I was a little cautious about talking too much about church, because I feared giving him the impression that I was trying to convert him, but his pressing questions in his raspy voice about where my church was and what kind of church it was made me feel like inviting him was the right thing to do. He came the following Sunday in a red dress shirt. At first he told me he was only coming to be polite, but after that first Sunday he told me he would never miss a week. It's I who skips sometimes, and when I do, my phone always rings, and it's Carlos saying one of the following things:

"I ain't seen you at the service!"

"I was looking for you at the church. Where you at?"

"What? You was there? How come you didn't say hi?"

carlos daniels

With Carlos in my life, I can't hide in my community anymore. With him holding me accountable to showing up, I feel needed, wanted and seen. I can only hope I can help him feel the same way. Sometimes I feel seen to a point of discomfort, temporarily wishing he wouldn't notice my absence but ultimately being grateful that he calls me out. Why is it that we think hiding will save us? None of us is invisible, and we shouldn't treat each other like we are.

For a person who might blame himself sometimes, Carlos is also very proud of how he has survived, telling lots of stories of obtaining leftover food from restaurants and always managing to stay clean with a bucket of soap and water.
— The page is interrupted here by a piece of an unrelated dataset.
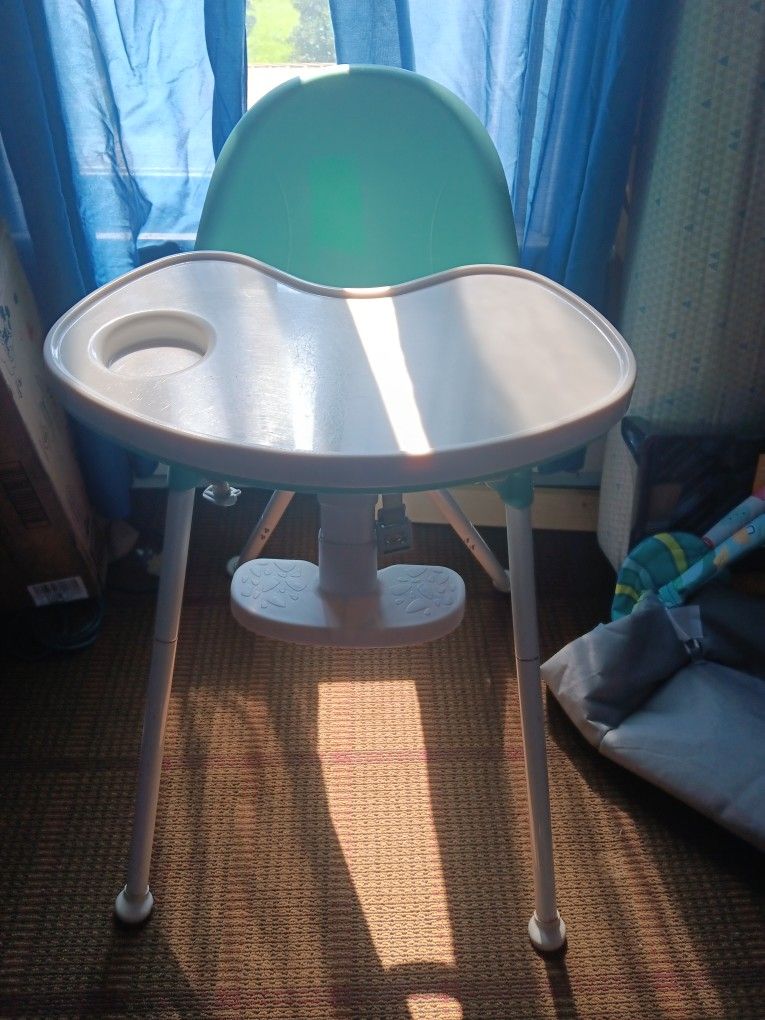 Modern Baby High Chair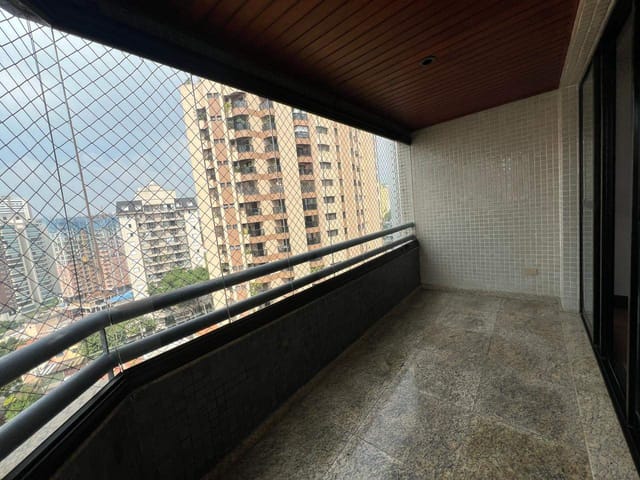 Foto do Apartamento - Amplo Apartamento com 3 Dormitórios à Venda na Chácara Inglesa | Paulista Imóveis.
He taught me that it's OK to experience dignity by taking care of your most human needs.

Before knowing Carlos, I compartmentalized a lot of relationships. I'd grown so used to putting friends in categories: friends from work, friends from church, and friends from school. These categories, with their associated characteristics, put walls around connection. Carlos had no specific place among my categories, and for a while I felt confused about where he fit, but the more I talked to him, the less concerned I became. I just wanted to get to know him.

I now believe that the need for friendship can trump all other needs and sometimes be equal to the need for shelter and food. Carlos says that his story doesn't have an ending yet. He isn't sure what will happen when he moves out of his current housing, but I hope for Heaven to enter his timeline from here on out. We know what forces of good can change a person's trajectory for the better, things like quality education for all and abundant love between people. I hope he experiences both. In the meantime I savor the harmony between us. When it comes to interacting with people with different pasts, Carlos is starting to see things differently, as am I. He says, "The more I talk to people, I understand where they are coming from."